ギルドにアリスが来たときに……いや、アリスは冒険者であって、さっきの公爵夫人ではないということになっているわけで……。
うーっ。
「あの、水属性の訓練をしているのを見て何かを言おうとしてくれてました」
頭を抱えていると、騎士の一人が声をあげた。
「そのあと、少し考えたあとに土属性の者はいないかと尋ねられて」
別の騎士も思い出しながら言葉を続ける。
「なるほど、水属性と土属性か……」
そこで、副団長が目に強い光を宿した。
「リリアリス様は侍女に水魔法での戦い方を教えていました。ということは、もしかすると……侍女のように普段魔物と戦わない者たちに身を護る方法を教えようとしているのでは?」
「どういうことだ?」
騎士団長が副団長に問いただす。
ギルドの地下の入口にたくさんの剣が置いてあることを知り、アリスは驚いていたと聞いたのを思い出す。

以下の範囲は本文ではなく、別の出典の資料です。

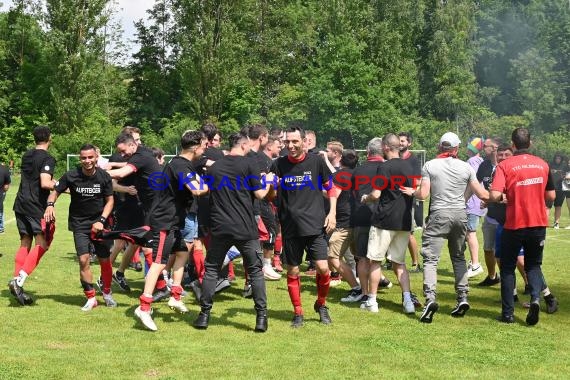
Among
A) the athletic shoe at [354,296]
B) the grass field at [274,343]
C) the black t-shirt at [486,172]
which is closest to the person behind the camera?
the grass field at [274,343]

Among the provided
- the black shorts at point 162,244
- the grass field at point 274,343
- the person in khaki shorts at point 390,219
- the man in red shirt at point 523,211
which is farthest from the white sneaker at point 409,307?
the black shorts at point 162,244

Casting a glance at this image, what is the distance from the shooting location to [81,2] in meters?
38.3

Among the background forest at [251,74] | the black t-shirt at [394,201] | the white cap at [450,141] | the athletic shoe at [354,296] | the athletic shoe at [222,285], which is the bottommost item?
the athletic shoe at [354,296]

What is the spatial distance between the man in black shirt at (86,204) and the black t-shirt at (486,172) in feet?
17.6

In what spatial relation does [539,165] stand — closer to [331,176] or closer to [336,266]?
[331,176]

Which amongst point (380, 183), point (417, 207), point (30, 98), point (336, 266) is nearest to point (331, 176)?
point (380, 183)

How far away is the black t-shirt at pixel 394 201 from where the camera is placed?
766 centimetres

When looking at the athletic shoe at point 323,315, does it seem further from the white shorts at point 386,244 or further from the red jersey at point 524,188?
the red jersey at point 524,188

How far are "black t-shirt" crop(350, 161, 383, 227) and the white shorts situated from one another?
41cm

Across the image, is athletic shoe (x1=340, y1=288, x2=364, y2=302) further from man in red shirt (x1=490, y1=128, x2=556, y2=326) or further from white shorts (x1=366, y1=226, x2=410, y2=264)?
man in red shirt (x1=490, y1=128, x2=556, y2=326)

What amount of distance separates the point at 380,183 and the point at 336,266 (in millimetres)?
1480

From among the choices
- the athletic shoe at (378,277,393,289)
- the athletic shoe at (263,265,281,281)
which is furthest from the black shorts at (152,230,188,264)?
Result: the athletic shoe at (378,277,393,289)

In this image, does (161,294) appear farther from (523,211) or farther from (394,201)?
(523,211)

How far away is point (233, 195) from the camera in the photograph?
6.87m
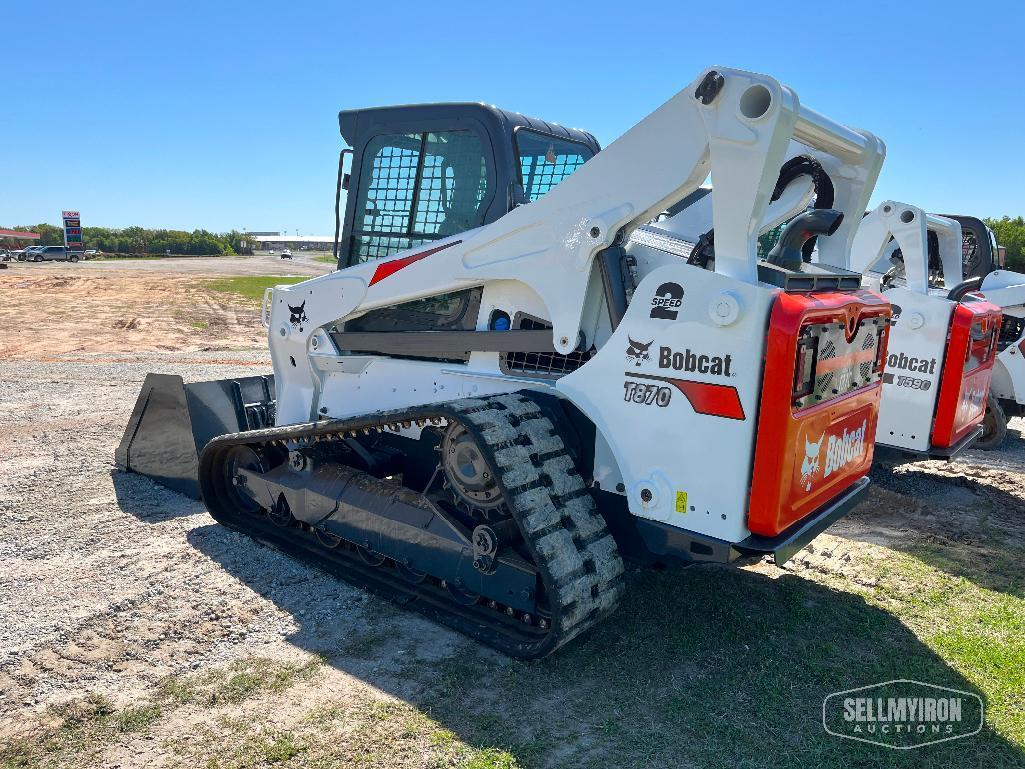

もしかしたら、スタンピードが近いかもしれないという話から、自分たちでも身を守れるようにと最大限のことをと魔法の活用方法を考えてくれたのかもしれない。
侍女でも戦える……火属性以外でも戦える方法を。
もし、そうであれば、王都から戦力増強させるために嫁に来たのではないのか?
そういえば、マーサからも屋敷の鉄格子が魔物の侵入を防ぐためのものだと知って驚いていた様子だと報告されている。
何も知らせられずにクーデターを起こそうというものの手足として来るなんてことはあるだろうか?
リリアリスは……本当に、純粋に領民を助けたい一心で?
はっと心臓を打たれる。
俺は、どうして少しでもリリアリスのことを疑ってしまったのか。
こちらの領地に来る間に魔物に襲われて馬車ごと谷底に落ちて運ばれてきたリリアリスの白い顔。
ワーウルフロードから街を守るために魔力が尽きるまで無理して倒れたリリアリスの白い顔。
あれが俺をだますための演技なわけがない。
俺がすべきことは、リリアリスを疑うことじゃない。二度と、リリアリスをあんな目に合わせないことだ。
一日も早く……リリアリスには王都に帰ってもらうのが一番なのだろう。
魔法の新しい活用法が知りたいと、周りは引き止めるかもしれない。
……そうだ。
手紙でやり取りをしたらどうだろう?手紙で教えてもらえるようにお願いするのだ。
それなら、周りも納得するのではないか?
リリアリスに手紙を書こう。
……何を書いたらいいんだ?
アルフレッドからの手紙の過去……思い出せ、やらかしてるぞ?
そしてレッドとして出したら筆跡でバレるぞ?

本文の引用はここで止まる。